Home / News / Integrate vLLM inference on macOS/iOS with Alamofire and Apple Foundation

Integrate vLLM inference on macOS/iOS with Alamofire and Apple Foundation

Welcome back to our series on using vLLM inference within macOS and iOS applications. This post focuses on demonstrating how to establish communication with vLLM using Apple Foundation technology and the Alamofire open source project for low-level HTTP interactions. Communication with the vLLM server is facilitated via an OpenAI-compatible Chat Completions endpoint.

Why use OpenAI to communicate with vLLM?

The OpenAI API specification, stewarded by OpenAI (the creators of ChatGPT and earlier GPT models), establishes a RESTful standard for interaction with inference servers. Its official documentation definitively defines endpoints, request/response formats, and the overall interaction architecture.

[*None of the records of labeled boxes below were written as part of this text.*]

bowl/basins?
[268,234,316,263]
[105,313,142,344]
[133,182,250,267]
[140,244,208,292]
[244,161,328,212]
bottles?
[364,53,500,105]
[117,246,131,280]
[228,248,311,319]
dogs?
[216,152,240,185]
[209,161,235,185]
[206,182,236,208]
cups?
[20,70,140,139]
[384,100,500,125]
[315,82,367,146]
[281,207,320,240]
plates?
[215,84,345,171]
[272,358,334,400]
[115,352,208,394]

In a previous article, I showed how to use SwiftOpenAI and MacPaw/OpenAI open source projects to communicate with a vLLM OpenAI-compatible endpoint . Those projects abstracted away the intricacies of the underlying OpenAI REST calls, allowing me to focus solely on their provided communication abstractions and error handling.

This article, however, will delve into the complete code required for an HTTP REST call without an abstraction layer. It covers:

  • Data encoding for structuring the HTTP REST call
  • Handling network, HTTP, and OpenAI errors
  • Processing HTTP streaming results via server-sent events (SSE)
  • Decoding HTTP response data for application use.

The OpenAI API documentation is invaluable

Having to independently determine how to invoke vLLM via its provided OpenAI-compatible endpoints, I prioritized a thorough review of the OpenAI API documentation. My immediate focus was the chat completions API endpoint, leading me directly to that specific section of the OpenAI documentation.

To initiate an inference request, I first needed to ascertain several key pieces of information:

  • Endpoint URL: The default path is v1/chat/completions.
  • HTTP method: This was straightforward, confirmed as POST.
  • HTTP headers: The required headers were Authorization for the API key and Content-Type set to application/json.
  • HTTP request body: This needed to be in JSON format.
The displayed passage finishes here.